Welche Strafen drohen bei Geldwäsche als Finanzagent?
| Konstellation | Rechtsgrundlage | Strafrahmen |
|---|---|---|
| Vorsätzliche Geldwäsche | § 261 Abs. 1 StGB | 3 Monate bis 5 Jahre Freiheitsstrafe |
| Leichtfertige Geldwäsche | § 261 Abs. 6 StGB | Freiheitsstrafe bis 2 Jahre oder Geldstrafe |
| Besonders schwerer Fall (z. B. gewerbsmäßig) | § 261 Abs. 4 StGB | 6 Monate bis 10 Jahre Freiheitsstrafe |
| Verfahrenseinstellung möglich bei | § 170 Abs. 2 / § 153a StPO | keine Strafe bzw. Auflage statt Strafe |
Die tatsächliche Ahndung hängt maßgeblich von der Schadenshöhe, der Anzahl der Transaktionen und der individuellen Erkennbarkeit der kriminellen Herkunft ab – pauschale Aussagen zur zu erwartenden Strafe sind seriös nicht möglich, ohne die konkrete Akte zu kennen.
Was kann ich tun, wenn meine Bank das Konto bereits gesperrt hat?
Banken kündigen die Geschäftsbeziehung bei Geldwäscheverdacht regelmäßig fristlos und melden den Vorfall an bankinterne Warnsysteme, wodurch die Eröffnung eines neuen Kontos bei anderen Instituten erheblich erschwert wird. Ein Widerspruch gegen die Sperrung ist rechtlich möglich, sollte aber mit der strafrechtlichen Verteidigungsstrategie abgestimmt werden, damit keine Erklärung gegenüber der Bank die eigene Position im Ermittlungsverfahren schwächt.
Checkliste: Das sollten Sie jetzt konkret tun
- Keine Angaben zur Sache gegenüber Polizei oder Bank machen, weder mündlich noch schriftlich.
- Vorladungsschreiben und Kontounterlagen vollständig sichern, aber nicht kommentieren.
- Chatverlauf und E-Mails zum vermeintlichen Job- oder Zahlungsangebot sichern – idealerweise als Screenshot mit Zeitstempel.
- Fristen im Vorladungsschreiben notieren, aber nicht eigenständig reagieren.
- Verteidiger kontaktieren, bevor eine Frist abläuft oder ein Vernehmungstermin wahrgenommen wird.
- Akteneinsicht beantragen lassen, statt Vermutungen über den Akteninhalt anzustellen.
- Erst nach Akteneinsicht entscheiden, ob und in welcher Form eine Einlassung abgegeben wird.

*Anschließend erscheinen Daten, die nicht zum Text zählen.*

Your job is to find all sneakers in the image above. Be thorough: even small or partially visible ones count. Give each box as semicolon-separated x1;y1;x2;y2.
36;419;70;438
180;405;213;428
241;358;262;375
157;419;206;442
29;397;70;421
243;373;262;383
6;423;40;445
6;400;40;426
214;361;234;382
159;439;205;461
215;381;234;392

Warum sich für dieses Verfahren ein Fachanwalt für Strafrecht aus Düren lohnt
In meiner langjährigen anwaltlichen Praxis am Amtsgericht Düren und vor dem Landgerichts Aachen habe ich eine wiederkehrende Erfahrung gemacht: Der Ausgang eines Finanzagenten-Verfahrens entscheidet sich selten im Gerichtssaal, sondern in den ersten Tagen nach der Vorladung. Wer vorschnell aussagt, verschenkt Verteidigungsspielraum, den keine spätere Argumentation mehr zurückholen kann. Die Zusammenarbeit mit der Staatsanwaltschaft Aachen und den zuständigen Dezernaten der Kreispolizeibehörde Düren erlaubt eine realistische Einschätzung, in welchen Fällen eine Einstellung erreichbar ist und wann eine Hauptverhandlung tatsächlich vorbereitet werden muss.
Häufig gestellte Fragen
Kann ich als Finanzagent auch wegen Beihilfe zum Betrug belangt werden? Das ist möglich, wenn Ermittler von Kenntnis der Betrugstat ausgehen. In den meisten Finanzagenten-Fällen bleibt es jedoch beim Vorwurf der Geldwäsche, da für eine Beihilfe zum Betrug Vorsatz bezüglich der konkreten Haupttat nachgewiesen werden müsste.
Muss ich das erhaltene Geld zurückzahlen? Eine zivilrechtliche Rückforderung durch das Betrugsopfer oder die Bank ist unabhängig vom Strafverfahren möglich und sollte gesondert geprüft werden.
Wird ein Ermittlungsverfahren automatisch zu einem Eintrag im Führungszeugnis führen? Nein. Eine Verfahrenseinstellung sowie ein Freispruch führen zu keinem Eintrag; auch bei einer Verurteilung hängt der Eintrag von der Höhe der verhängten Strafe ab.